Defining the Abstract
Catching a cloud
Timing the timeless in the
Blinding Shroud
Temporary Eternity
Dark as day
Falling to Freedom as the
Death dies away
Screaming a whisper
Killing the Dead
Your heart fills with Love as your
Eyes see the Dread
A gray, neutral midnight
Not a Place nor Alone
A loving, hating deep-fright
Is the great twilight zone.
This is coming from the 8th grader who loves paradoxes. Paradoxes, oxymorons, nonsensical contradictions and the like. Even now, two years after this poem, my love of paradoxes remains firm. The self-contradicting endless mind-bending loop of a true paradox will entertain me for hours.

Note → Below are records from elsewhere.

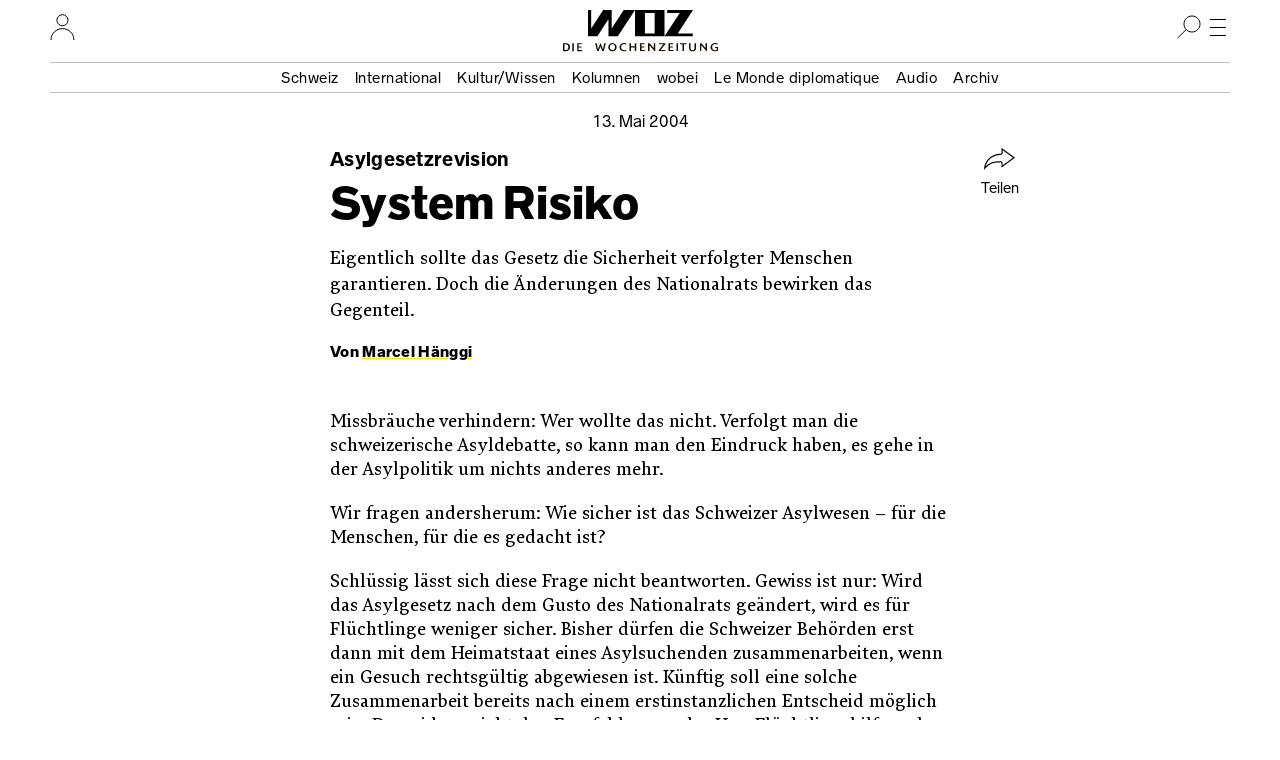

--- FILE ---
content_type: text/javascript
request_url: https://www.woz.ch/libraries/drei/dist/web/assets/article_content.js?v=f06a7dabf60830c4
body_size: 1437
content:
const A="modulepreload",S=function(e,t){return new URL(e,t).href},m={},p=function(t,n,r){let a=Promise.resolve();if(n&&n.length>0){const d=document.getElementsByTagName("link"),i=document.querySelector("meta[property=csp-nonce]"),s=(i==null?void 0:i.nonce)||(i==null?void 0:i.getAttribute("nonce"));a=Promise.allSettled(n.map(o=>{if(o=S(o,r),o in m)return;m[o]=!0;const c=o.endsWith(".css"),y=c?'[rel="stylesheet"]':"";if(!!r)for(let f=d.length-1;f>=0;f--){const g=d[f];if(g.href===o&&(!c||g.rel==="stylesheet"))return}else if(document.querySelector(`link[href="${o}"]${y}`))return;const u=document.createElement("link");if(u.rel=c?"stylesheet":A,c||(u.as="script"),u.crossOrigin="",u.href=o,s&&u.setAttribute("nonce",s),document.head.appendChild(u),c)return new Promise((f,g)=>{u.addEventListener("load",f),u.addEventListener("error",()=>g(new Error(`Unable to preload CSS for ${o}`)))})}))}function l(d){const i=new Event("vite:preloadError",{cancelable:!0});if(i.payload=d,window.dispatchEvent(i),!i.defaultPrevented)throw d}return a.then(d=>{for(const i of d||[])i.status==="rejected"&&l(i.reason);return t().catch(l)})};function w(e){(window._paq||[]).push(["trackEvent","share",e])}async function T(e,t){const{createMenu:n}=await p(async()=>{const{createMenu:a}=await import("./sharing-widget-BSprTj7b.js");return{createMenu:a}},[],import.meta.url),r=n(t,w);return e.appendChild(r),r}function h(e){const t=document.querySelector(`meta[property="og:${e}"]`);if(t)return t.getAttribute("content")}function E(){const e=h("title"),t=h("description"),n=h("url");return!n||!e?null:{title:e,text:t,url:n}}function b(){const e=E();w("native");try{navigator.share(e)}catch(t){}}function k(e,t){e.removeAttribute("data-toggle-visibility"),e.removeAttribute("data-toggle-overlay"),e.removeAttribute("data-toggle-group"),e.removeAttribute("aria-expanded"),e.addEventListener("click",b),e.removeAttribute("hidden")}function _(e,t,n){const r=E();if(!r)return;let a=navigator.canShare&&navigator.canShare(r);a||t("sharing-widget-menu","#sharing-widget-container",e).forEach(l=>{T(l,r).then(n)}),t("sharing-widget-button",".sharing-widget__share-button",e).forEach(l=>{a?(k(l),n()):(l.setAttribute("data-toggle-group","default"),l.setAttribute("data-toggle-visibility","sharing-widget-menu"),l.setAttribute("data-toggle-overlay","true")),l.removeAttribute("hidden")})}class N{constructor(t,n){this.step=(t+1)/(n+1)}place(t){return Math.floor(this.step*(t+1))-1}}const v=e=>{let t=!1;for(const n of e.childNodes){if(n.nodeType===Node.ELEMENT_NODE){t=!1;break}if(n.nodeType===Node.TEXT_NODE&&n.textContent.trim().length>0){t=!0;break}}return t},L=e=>{let t=!1;const n=["strong","em","i","b"];for(const r of e.childNodes){if(r.nodeType===Node.ELEMENT_NODE){n.find(a=>a===r.tagName.toLocaleLowerCase())&&(t=v(r));break}if(r.nodeType===Node.TEXT_NODE&&r.textContent.trim().length>0){t=!0;break}}return t},P=e=>{const n=["p"].find(a=>a===e.tagName.toLowerCase())&&e.classList.length===0&&v(e),r=Array.from(e.classList).includes("interview-answer");return n||r},q=e=>{const n=["p","h3","h4"].find(a=>a===e.tagName.toLowerCase())&&e.classList.length===0&&L(e),r=Array.from(e.classList).includes("interview-question");return n||r},D=e=>{const t=[];let n=0;e.querySelectorAll("[data-lift-set-container]").forEach(s=>{t.push(...Array.from(s.children).filter(o=>P(o)).filter(o=>o.nextElementSibling&&q(o.nextElementSibling))),n+=s.textContent.trim().replace(/\s+/g," ").length+1});const r=Array.from(e.querySelectorAll("[data-lift-set-placement]")),a=n<1950?1:2,d=Array.from(new Set(r.map(s=>s.dataset.liftSetPlacement))).filter(s=>s.trim()).sort().slice(0,Math.min(a,t.length)).map(s=>r.find(o=>o.dataset.liftSetPlacement===s)),i=new N(t.length,d.length);for(const[s,o]of d.entries())t[i.place(s)].insertAdjacentElement("afterend",o)},x=e=>{e.querySelectorAll("[data-toggle-parent-expanded]").forEach(t=>{t.addEventListener("click",()=>{const n=t.parentElement.getAttribute("aria-expanded")==="true";t.parentElement.setAttribute("aria-expanded",n?"false":"true")})})};function R(e){const t=e.querySelector("meta[property='og:image']");if(t){const n={src:t.content},r=e.querySelector("meta[property='og:image:height']"),a=e.querySelector("meta[property='og:image:width']");return r&&a&&(n.sizes=a.content+"x"+r.content),n}return null}function C(e){const t=e.querySelector('meta[property="og:title"]');if(t)return t.content}function O(e,t){p(async()=>{const{default:n}=await import("./text-voice-player-element-setup-CMsSyKMO.js").then(r=>r.W);return{default:n}},[],import.meta.url).then(({default:n})=>{n(e),t("text-voice-player","media-player.text-voice-player",e).forEach(r=>{let a=null;r.subscribe(({playing:i,ended:s})=>{i?(a!==null&&window.clearTimeout(a),r.dataset.started="true"):s&&(a=window.setTimeout(()=>{delete r.dataset.started},1e3))});const l=R(e);l&&(console.log("image",l),r.artwork=[l]);const d=C(e);d&&(r.title=d),r.querySelectorAll(".text-voice-player--speed-toggle").forEach(i=>{r.subscribe(({playbackRate:s})=>{i.innerText=s+"×"}),i.addEventListener("click",s=>{s.stopPropagation();const o=[.8,1,1.25,1.5,1.75,2];let c=o.indexOf(r.playbackRate);c==-1?(console.log(c,r.playbackRate),c=1):(console.log(c),c=(c+1)%o.length,console.log(c)),r.playbackRate=o[c]})})})})}function B(e,t){navigator.doNotTrack||navigator.msDoNotTrack||t("owen-tag","[data-owen-url]",e).forEach(r=>{const a=r.dataset.owenUrl;delete r.dataset.owenUrl,a&&(r.src=a)})}Drupal.behaviors.setupArticleContent={attach:function(e,t){O(e,once),x(e),D(e),_(e,once,()=>{"dreiToggleButtonGroups"in Drupal.behaviors&&Drupal.behaviors.dreiToggleButtonGroups.attach(e,t)}),B(e,once)}};export{p as _};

As you can clearly see, this poem was born from my love of said reality-bending strings of wonderful nonsense.
On to the critique!
You may notice some odd capitalization choices here. That comes from my own poem style of capitalizing words that hold weight in the meaning of the poem. This has gotten me in trouble with a number of grammar teachers who also happen to be grading my poems. "But it's my style!" I'll complain. "But it's incorrect." The would reply. So I would then return to my desk with an 80% and theatrically pout until my friends came to see what was wrong. I then would tell them in an overly-dramatic voice that "The teacher said it wasn't right". I was clearly not taking it too harsly, but wanting (as usual) for an excuse to pull a funny face or speak in an odd voice.
Negativity:
The second half of the third stanza. I'm not too fond of it, as it seems to grate against the general rhythm of the poem. Nor am I fond of the words, but really I was desperate for a filler.
Using the words 'twilight zone' in the poem at all.
Some of you may be familiar with the wonderful black and white television show that went by the same name. It specialized in odd, abstract concepts such as the mannequin really being the one in control of the ventriloquist or a boy with Godlike powers who would turn anyone who upset him into giant toys.
While the show does fit the theme of my poem, I really don't think that using a show name helps the poem in any way.
Granted, most people may not have even heard of the show, but for those that have, that blight stands out.
Here we are, it's your time again!
Critiques from the audience.
I actually LOVE the Twilight Zone reference - not only does it work in the poem, with "a gray neutral midnight", and the double reference from the show. I really love it! I think this poem is creative, well thought out and I love it!